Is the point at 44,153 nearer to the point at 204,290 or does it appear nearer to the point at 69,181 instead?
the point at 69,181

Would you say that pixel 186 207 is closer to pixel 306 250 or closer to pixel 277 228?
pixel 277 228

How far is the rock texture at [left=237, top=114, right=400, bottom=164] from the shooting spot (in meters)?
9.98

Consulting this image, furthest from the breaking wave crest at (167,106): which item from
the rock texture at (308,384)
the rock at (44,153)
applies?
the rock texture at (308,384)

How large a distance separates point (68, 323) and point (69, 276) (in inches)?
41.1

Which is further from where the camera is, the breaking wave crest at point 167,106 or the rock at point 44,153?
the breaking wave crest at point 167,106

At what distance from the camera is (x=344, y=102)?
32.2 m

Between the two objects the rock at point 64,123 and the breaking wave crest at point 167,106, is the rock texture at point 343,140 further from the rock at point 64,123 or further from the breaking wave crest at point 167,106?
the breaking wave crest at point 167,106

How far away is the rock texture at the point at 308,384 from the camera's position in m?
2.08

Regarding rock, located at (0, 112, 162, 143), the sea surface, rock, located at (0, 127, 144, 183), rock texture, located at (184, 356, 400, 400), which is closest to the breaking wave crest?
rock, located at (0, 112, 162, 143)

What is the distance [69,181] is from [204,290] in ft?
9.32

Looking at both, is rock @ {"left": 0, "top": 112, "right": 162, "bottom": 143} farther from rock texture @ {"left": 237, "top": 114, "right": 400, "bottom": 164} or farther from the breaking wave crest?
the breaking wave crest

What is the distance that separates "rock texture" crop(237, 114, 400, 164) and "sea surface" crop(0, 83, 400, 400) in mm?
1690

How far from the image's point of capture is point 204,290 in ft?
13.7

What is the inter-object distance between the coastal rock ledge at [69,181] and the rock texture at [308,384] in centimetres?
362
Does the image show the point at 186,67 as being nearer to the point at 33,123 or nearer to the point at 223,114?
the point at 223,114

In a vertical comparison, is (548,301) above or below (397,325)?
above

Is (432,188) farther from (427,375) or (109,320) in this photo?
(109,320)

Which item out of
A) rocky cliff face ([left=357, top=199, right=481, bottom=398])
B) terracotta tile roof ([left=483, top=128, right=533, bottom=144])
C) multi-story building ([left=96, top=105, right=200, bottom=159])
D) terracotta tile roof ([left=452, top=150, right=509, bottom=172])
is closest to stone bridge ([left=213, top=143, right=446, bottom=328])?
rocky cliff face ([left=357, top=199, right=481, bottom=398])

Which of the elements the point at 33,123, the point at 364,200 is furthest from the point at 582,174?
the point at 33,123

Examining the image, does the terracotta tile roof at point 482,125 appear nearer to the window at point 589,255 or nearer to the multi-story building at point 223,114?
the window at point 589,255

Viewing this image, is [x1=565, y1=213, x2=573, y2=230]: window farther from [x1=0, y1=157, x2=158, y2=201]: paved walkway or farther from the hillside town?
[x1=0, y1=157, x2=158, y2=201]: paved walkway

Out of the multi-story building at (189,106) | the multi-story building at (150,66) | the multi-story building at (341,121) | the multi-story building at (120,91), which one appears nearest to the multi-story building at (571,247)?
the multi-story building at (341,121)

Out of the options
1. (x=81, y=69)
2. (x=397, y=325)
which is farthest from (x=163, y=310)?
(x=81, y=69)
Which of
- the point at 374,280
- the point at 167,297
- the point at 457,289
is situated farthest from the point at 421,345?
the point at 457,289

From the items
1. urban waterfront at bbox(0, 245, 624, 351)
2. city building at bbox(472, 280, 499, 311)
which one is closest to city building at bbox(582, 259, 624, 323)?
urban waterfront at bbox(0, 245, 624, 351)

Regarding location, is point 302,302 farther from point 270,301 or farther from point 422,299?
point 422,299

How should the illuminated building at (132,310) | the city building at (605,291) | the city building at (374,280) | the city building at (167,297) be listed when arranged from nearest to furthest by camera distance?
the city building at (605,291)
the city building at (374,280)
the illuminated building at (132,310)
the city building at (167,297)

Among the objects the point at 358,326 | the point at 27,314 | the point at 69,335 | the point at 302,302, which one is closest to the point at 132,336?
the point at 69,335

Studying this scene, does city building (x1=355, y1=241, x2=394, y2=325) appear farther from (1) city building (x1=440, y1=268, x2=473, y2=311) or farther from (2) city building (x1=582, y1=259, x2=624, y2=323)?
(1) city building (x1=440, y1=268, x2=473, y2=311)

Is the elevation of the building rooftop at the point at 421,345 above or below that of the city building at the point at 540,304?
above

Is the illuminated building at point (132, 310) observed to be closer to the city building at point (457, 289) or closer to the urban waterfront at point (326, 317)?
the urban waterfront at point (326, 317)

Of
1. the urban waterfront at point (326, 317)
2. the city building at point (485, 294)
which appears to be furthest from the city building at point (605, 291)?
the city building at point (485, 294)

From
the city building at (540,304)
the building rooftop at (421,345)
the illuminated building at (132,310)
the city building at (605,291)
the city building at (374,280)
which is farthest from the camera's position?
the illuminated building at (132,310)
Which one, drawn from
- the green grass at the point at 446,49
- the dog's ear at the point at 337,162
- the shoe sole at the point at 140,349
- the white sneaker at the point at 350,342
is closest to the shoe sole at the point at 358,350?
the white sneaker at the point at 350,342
☆ ☆ ☆ ☆ ☆
**Required task:**
Write out every one of the items above word for word, with no changes.

**Finished answer:**
Is the point at 44,153 nearer to the point at 204,290 or does it appear nearer to the point at 69,181 instead?
the point at 69,181

Would you say that pixel 186 207 is closer to pixel 306 250 or closer to pixel 277 228?
pixel 277 228

How far is the rock texture at [left=237, top=114, right=400, bottom=164] from the shooting spot (in meters)?
9.98

Consulting this image, furthest from the breaking wave crest at (167,106): which item from
the rock texture at (308,384)
the rock at (44,153)
applies?
the rock texture at (308,384)

How large a distance separates point (68, 323) and point (69, 276) (in inches)?
41.1

Which is further from where the camera is, the breaking wave crest at point 167,106 or the rock at point 44,153?
the breaking wave crest at point 167,106

At what distance from the camera is (x=344, y=102)?
32.2 m

Between the two objects the rock at point 64,123 and the breaking wave crest at point 167,106, is the rock texture at point 343,140 further from the rock at point 64,123 or further from the breaking wave crest at point 167,106?
the breaking wave crest at point 167,106

How far away is the rock texture at the point at 308,384 from the camera's position in m?
2.08

Regarding rock, located at (0, 112, 162, 143), the sea surface, rock, located at (0, 127, 144, 183), rock texture, located at (184, 356, 400, 400), which is closest to the breaking wave crest?
rock, located at (0, 112, 162, 143)

What is the distance [69,181] is from [204,290] in ft?
9.32

Looking at both, is rock @ {"left": 0, "top": 112, "right": 162, "bottom": 143} farther from rock texture @ {"left": 237, "top": 114, "right": 400, "bottom": 164} or farther from the breaking wave crest?
the breaking wave crest

What is the distance that separates "rock texture" crop(237, 114, 400, 164) and "sea surface" crop(0, 83, 400, 400) in mm?
1690

How far from the image's point of capture is point 204,290 in ft?
13.7

What is the inter-object distance between the coastal rock ledge at [69,181] and the rock texture at [308,384] in centimetres?
362
Does the image show the point at 186,67 as being nearer to the point at 33,123 or nearer to the point at 223,114?
the point at 223,114

In a vertical comparison, is (548,301) above or below (397,325)?
above

Is (432,188) farther from (427,375) or (109,320) in this photo?
(109,320)

Which item out of
A) rocky cliff face ([left=357, top=199, right=481, bottom=398])
B) terracotta tile roof ([left=483, top=128, right=533, bottom=144])
C) multi-story building ([left=96, top=105, right=200, bottom=159])
D) terracotta tile roof ([left=452, top=150, right=509, bottom=172])
is closest to stone bridge ([left=213, top=143, right=446, bottom=328])?
rocky cliff face ([left=357, top=199, right=481, bottom=398])

Which of the elements the point at 33,123, the point at 364,200 is furthest from the point at 582,174?
the point at 33,123

Examining the image, does the terracotta tile roof at point 482,125 appear nearer to the window at point 589,255 or nearer to the multi-story building at point 223,114?
the window at point 589,255

Viewing this image, is [x1=565, y1=213, x2=573, y2=230]: window farther from [x1=0, y1=157, x2=158, y2=201]: paved walkway or farther from the hillside town?
[x1=0, y1=157, x2=158, y2=201]: paved walkway

Out of the multi-story building at (189,106) | the multi-story building at (150,66) | the multi-story building at (341,121) | the multi-story building at (120,91), which one appears nearest to the multi-story building at (571,247)?
the multi-story building at (341,121)

Out of the options
1. (x=81, y=69)
2. (x=397, y=325)
which is farthest from (x=163, y=310)?
(x=81, y=69)
Which of
- the point at 374,280
- the point at 167,297
- the point at 457,289
is situated farthest from the point at 421,345?
the point at 457,289

From the items
1. urban waterfront at bbox(0, 245, 624, 351)
2. city building at bbox(472, 280, 499, 311)
which one is closest to city building at bbox(582, 259, 624, 323)?
urban waterfront at bbox(0, 245, 624, 351)

Regarding location, is point 302,302 farther from point 270,301 or farther from point 422,299?
point 422,299

How should the illuminated building at (132,310) | the city building at (605,291) | the city building at (374,280) | the city building at (167,297) be listed when arranged from nearest to furthest by camera distance?
the city building at (605,291)
the city building at (374,280)
the illuminated building at (132,310)
the city building at (167,297)

Among the objects the point at 358,326 | the point at 27,314 | the point at 69,335 | the point at 302,302, which one is closest to the point at 132,336?
the point at 69,335

Studying this scene, does city building (x1=355, y1=241, x2=394, y2=325) appear farther from (1) city building (x1=440, y1=268, x2=473, y2=311) or farther from (2) city building (x1=582, y1=259, x2=624, y2=323)?
(1) city building (x1=440, y1=268, x2=473, y2=311)

Is the elevation of the building rooftop at the point at 421,345 above or below that of the city building at the point at 540,304?
above

Is the illuminated building at point (132, 310) observed to be closer to the city building at point (457, 289) or closer to the urban waterfront at point (326, 317)?
the urban waterfront at point (326, 317)

Of
1. the urban waterfront at point (326, 317)
2. the city building at point (485, 294)
which appears to be furthest from the city building at point (605, 291)?
the city building at point (485, 294)

From
the city building at (540,304)
the building rooftop at (421,345)
the illuminated building at (132,310)
the city building at (605,291)
the city building at (374,280)
which is farthest from the camera's position?
the illuminated building at (132,310)
Which one, drawn from
- the green grass at the point at 446,49
- the dog's ear at the point at 337,162
- the shoe sole at the point at 140,349
- the white sneaker at the point at 350,342
is closest to the shoe sole at the point at 358,350?
the white sneaker at the point at 350,342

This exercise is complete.